It’s been expected for weeks. It’s finally happened.
Eldorado Resorts and Caesars Entertainment have shaken hands on a merger of their two companies in a $17.3 billion cash-and-stock deal that will create the world’s largest casino operator.
Corporate raider Carl Icahn, who has amassed a controlling 28 percent stake in Caesars over the last several months, professed himself “pleased.”
Icahn, the main catalyst for the deal, had been pushing hard for a sale of the Las Vegas-based gaming giant, which had shed some $10 billion in debt through a reorganization in U.S. Bankruptcy Court of its largest operating company two years ago, but was unable to generate much lift under a share price that’s lagged below $10 ever since, despite an enormous portfolio of 53 properties in 14 U.S. states and five other countries.
Once Icahn swooped in, eventually claiming three seats on the board of directors, a sale was all but assured.
“This merger is the quintessential example of how an activist shareholder, working collaboratively with the board, can enhance value for all stockholders,” he said in a prepared statement accompanying the announcement of the merger last Monday. “The deal price represents a premium of 51 percent over Caesars’ trading price on the day before our representatives joined the Caesars board on March 1, 2019.”
Needless to say, that’s a huge profit for Icahn and a win overall for Caesars shareholders.
Eldorado is a relatively obscure Northern Nevada operator that went on a buying spree five years ago and transformed itself into a major player in the U.S. regional market with 26 casinos in 12 states. It will acquire all of Caesars’ outstanding shares for $8.40 in cash each and 0.0899 shares of Eldorado stock based on Eldorado’s 30-calendar day volume weighted average price per share as of May 23.
Based on that formula, the deal values Caesars’ equity at $8.54 billion, or $12.75 per share, and is worth in total approximately $17.3 billion, comprised of $7.2 billion in cash, approximately 77 million Eldorado shares and the assumption of Caesars outstanding debt of roughly $8.8 billion. Respectively, Eldorado and Caesars shareholders will hold approximately 51 percent and 49 percent of the shares of the combined company, which will retain the Caesars name.
Shareholders of both companies need to approve the merger, which is expected to close some time next year.
It’s the biggest casino sale since Caesars’ ill-fated leveraged buyout by TPG and Apollo Management in 2008 which ultimately landed the gaming giant in Chapter 11. Counting Eldorado’s 26 casinos—23 after a pending sale of two casinos in Missouri and one in West Virginia—it’s a massive portfolio, one that carries nowhere near the debt load of the Apollo-TPG deal but is sizable debt nonetheless. Eldorado shareholders reacted negatively to the announcement, sending the stock down more than 8 percent.

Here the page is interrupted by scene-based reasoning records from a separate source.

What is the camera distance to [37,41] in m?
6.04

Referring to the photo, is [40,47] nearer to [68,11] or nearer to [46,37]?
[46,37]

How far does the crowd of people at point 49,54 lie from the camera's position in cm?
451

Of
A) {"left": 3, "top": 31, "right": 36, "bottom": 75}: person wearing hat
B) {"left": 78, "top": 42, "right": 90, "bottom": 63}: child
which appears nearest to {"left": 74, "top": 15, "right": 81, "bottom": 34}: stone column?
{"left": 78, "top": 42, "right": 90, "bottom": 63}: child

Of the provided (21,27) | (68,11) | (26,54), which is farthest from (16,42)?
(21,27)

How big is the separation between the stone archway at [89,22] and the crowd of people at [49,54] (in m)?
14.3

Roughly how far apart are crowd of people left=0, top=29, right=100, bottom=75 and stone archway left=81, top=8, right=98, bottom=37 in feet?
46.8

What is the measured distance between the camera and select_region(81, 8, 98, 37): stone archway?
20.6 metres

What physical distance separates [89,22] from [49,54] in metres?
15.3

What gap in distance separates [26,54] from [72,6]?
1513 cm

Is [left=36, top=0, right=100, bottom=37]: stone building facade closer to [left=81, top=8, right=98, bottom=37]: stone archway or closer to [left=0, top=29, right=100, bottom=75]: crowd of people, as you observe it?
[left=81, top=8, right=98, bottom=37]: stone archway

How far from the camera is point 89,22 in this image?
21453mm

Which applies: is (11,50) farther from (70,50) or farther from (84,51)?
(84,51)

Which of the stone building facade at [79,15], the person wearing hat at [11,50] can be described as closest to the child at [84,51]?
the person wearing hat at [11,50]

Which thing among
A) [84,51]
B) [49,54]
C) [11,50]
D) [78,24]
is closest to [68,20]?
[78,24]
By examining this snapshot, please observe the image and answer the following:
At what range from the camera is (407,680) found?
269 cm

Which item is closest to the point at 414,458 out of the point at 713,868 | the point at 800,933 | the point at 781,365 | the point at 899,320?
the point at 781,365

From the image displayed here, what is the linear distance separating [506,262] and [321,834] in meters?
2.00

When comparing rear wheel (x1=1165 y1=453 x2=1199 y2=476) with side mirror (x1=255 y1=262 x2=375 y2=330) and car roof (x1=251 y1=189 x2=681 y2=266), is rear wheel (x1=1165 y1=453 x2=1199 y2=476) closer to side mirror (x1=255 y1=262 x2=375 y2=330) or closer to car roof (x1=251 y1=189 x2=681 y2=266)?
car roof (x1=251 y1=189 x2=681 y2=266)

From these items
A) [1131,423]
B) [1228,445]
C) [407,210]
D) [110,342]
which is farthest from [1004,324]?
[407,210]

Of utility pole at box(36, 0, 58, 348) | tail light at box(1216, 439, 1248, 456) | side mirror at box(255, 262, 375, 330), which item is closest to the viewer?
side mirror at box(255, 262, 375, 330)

The $12.75 Eldorado is paying is paying per share also is a significant bump from the $10.50 it reportedly offered initially, according to sources cited by the New York Post. On average, analysts have pegged the stand-alone value of Caesars at $11.
“While Eldorado has been successful in rolling up gaming assets across the U.S., this acquisition of a whale operator is at a completely different level,” brokerage Sanford C. Bernstein wrote in a client note.
Eldorado has a market value of about $4 billion. At the end of the first quarter, it had long-term debt of about $3.06 billion.
Analysts also are skeptical of Eldorado’s expectation of $500 million in cost savings from the deal. Brian Egger of Bloomberg Intelligence, for one, has estimated them at about half that.
What appears certain is that the new Caesars will be looking to sell off assets, especially in Las Vegas, where they’re likely to fetch higher prices.
“I think that there’s more Strip exposure than we would need to accomplish our goals with our regional data base,” CEO Thomas Reeg said. “So I would expect that we would be a seller of a Strip asset, but that decision has not been made.”
The sale two weeks ago of the three Missouri properties is expected to ease regulatory approvals there, but questions remain in Atlantic City, where a merged Caesars/Eldorado company would control four of the city’s nine casinos—Caesars, Harrah’s, Tropicana and Bally’s. Although Caesars alone had previously controlled four casinos up until 2014 when it shuttered the Showboat, there were also 12 casinos open at that time. Bally’s seems to be a prime candidate for closure, but the rooms would likely remain open and Caesars absorbing the “Wild West” casino where a new sportsbook just opened.
It’s expected also that the deal will spell the end of Caesars’ aspirations globally, particularly in Japan, which has attracted interested from all the industry’s major players.
“The opportunity internationally is going to have to be, frankly, stupendous for us to be running in that direction. But no firm decisions have been made at this point,” Reeg said.
One firm decision has been made however, prior to the merger. The Gold Coast Bulletin in Australia has confirmed that Caesars will no longer be pursuing an integrated resorts in Queensland. The newspaper quoted Queensland Tourism Department Director Damien Walke as saying the deal was not “an attractive opportunity” for Caesars.
As for Tony Rodio, who Icahn pushed into the position of Caesars CEO, it’s expected he’ll remain in the job at least through the closing of the merger, and possibly after that.
Rodio ran Tropicana Entertainment when Icahn owned that company and reportedly was a key figure in the negotiations that led to Eldorado’s 2018 acquisition of Tropicana’s eight casinos for $1.8 billion.
Rodio said, “I’m familiar with Eldorado and its management team, and I look forward to collaborating with them to bring our companies together.”